Both organizations collapsed. Both men died in federal custody. The contrast is not between Gotti and Scarfo, but between both of them and the bosses who understood what every durable organization eventually understands, that the men who survive are the ones who cannot easily be seen. Philip Leonetti did not survive in the sense of continuing to run an organization.
He survived in the sense that he left federal custody while the man who had decades. He left the federal witness protection program at some point after his release and arranged his own security under a name that is not Philip Leonetti. He ran a landscaping business in Naples, Florida. He traveled on a 44-ft yacht.
He lived in a gated community in Hilton Head, South Carolina. When his memoir was published in 2012, a source familiar with the situation indicated a bounty still stood on his head. He said he felt safer taking care of himself. He returned to Atlantic City around the time the book came out. He walked past the building on North Georgia Avenue.

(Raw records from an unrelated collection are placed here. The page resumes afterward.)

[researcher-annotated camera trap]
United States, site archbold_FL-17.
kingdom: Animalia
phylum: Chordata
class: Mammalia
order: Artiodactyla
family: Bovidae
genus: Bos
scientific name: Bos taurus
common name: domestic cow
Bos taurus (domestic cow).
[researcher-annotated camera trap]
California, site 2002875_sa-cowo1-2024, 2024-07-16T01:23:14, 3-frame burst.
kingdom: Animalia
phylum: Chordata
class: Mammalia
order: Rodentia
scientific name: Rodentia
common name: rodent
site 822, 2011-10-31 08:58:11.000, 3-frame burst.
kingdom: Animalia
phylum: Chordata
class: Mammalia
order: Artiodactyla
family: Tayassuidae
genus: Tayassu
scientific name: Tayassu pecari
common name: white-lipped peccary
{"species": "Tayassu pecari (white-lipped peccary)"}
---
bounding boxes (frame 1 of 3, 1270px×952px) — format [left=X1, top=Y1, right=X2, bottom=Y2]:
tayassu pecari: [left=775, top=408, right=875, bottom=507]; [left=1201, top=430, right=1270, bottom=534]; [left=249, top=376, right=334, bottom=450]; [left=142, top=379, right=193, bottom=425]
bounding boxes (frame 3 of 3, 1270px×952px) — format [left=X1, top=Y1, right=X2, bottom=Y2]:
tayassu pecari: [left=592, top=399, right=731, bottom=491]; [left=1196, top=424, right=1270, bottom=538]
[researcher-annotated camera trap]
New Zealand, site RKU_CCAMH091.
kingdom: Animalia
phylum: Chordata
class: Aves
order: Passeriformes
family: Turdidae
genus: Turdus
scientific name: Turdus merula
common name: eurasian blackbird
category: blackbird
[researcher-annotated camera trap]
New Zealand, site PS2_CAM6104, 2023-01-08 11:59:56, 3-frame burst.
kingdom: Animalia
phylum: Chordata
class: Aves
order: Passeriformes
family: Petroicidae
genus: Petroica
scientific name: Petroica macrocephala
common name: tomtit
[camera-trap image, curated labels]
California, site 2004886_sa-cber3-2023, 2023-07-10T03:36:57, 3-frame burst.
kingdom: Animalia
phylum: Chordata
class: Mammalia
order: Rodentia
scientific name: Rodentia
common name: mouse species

The neighborhood had changed across the decade since he and his uncle and his grandmother had lived in adjacent apartments. The casinos he had helped build, whose foundations Scarfo Inc. had poured when the governor was saying keep the hell out, were in various stages of closure and diminished operation. The world the 1976 referendum had created, had crested and begun its own long recession.
The woman beside him had once been in love with Vincent Falcone. Leonetti shot Falcone in a Margate kitchen on December 16th, 1979, and then eventually married the woman who had been Falcone’s girlfriend. He has said they never discussed it. He has said they live a happy life. What sits inside that description is the essential nature of what this story is about.
Philip Leonetti was raised from childhood inside a world where violence was professional conduct, loyalty was unconditional, and the organization’s requirements defined what was owed to anyone. He carried out murders for his uncle and called the experience natural. He served as a second-in-command of one of the most violent criminal enterprises in American history and ran it efficiently.
And then he watched a man he had known since he was a boy fail to produce grief when that man’s own child was dying. And something that had been held in place by a lifetime of conditioning came undone. The code broke at the point where Scarfo’s own indifference to his son proved that the code had never been about loyalty at all. It had been about compliance.
And compliance, when the man enforcing it shows you what he actually values, is a different thing entirely. The organization Scarfo built is gone. The Philadelphia family has not recovered its former scale or authority. The men who built it are dead or incarcerated or living under names that are not their own. The casinos Scarfo Inc.
poured concrete for have mostly closed. The thing they built their world around, the particular version of this thing of ours that Scarfo commanded and Leonetti served, ended when a man facing 45 years decided that a shrub was a kind of answer, he walked out. The organization did not survive the door closing behind him, and somewhere on the California coast, by one account from the period after the memoir was published, a man who was not named Philip Leonetti watches the sun go down over the water with a woman who was there when
everything began. The building on North Georgia Avenue still stands. The people who lived in it are scattered across the outcomes that violence and loyalty and their eventual collapse tend to produce. That is what happened to the family in the building and to the thing they built and to the two men at the center of it, one of whom got out and one of whom never did.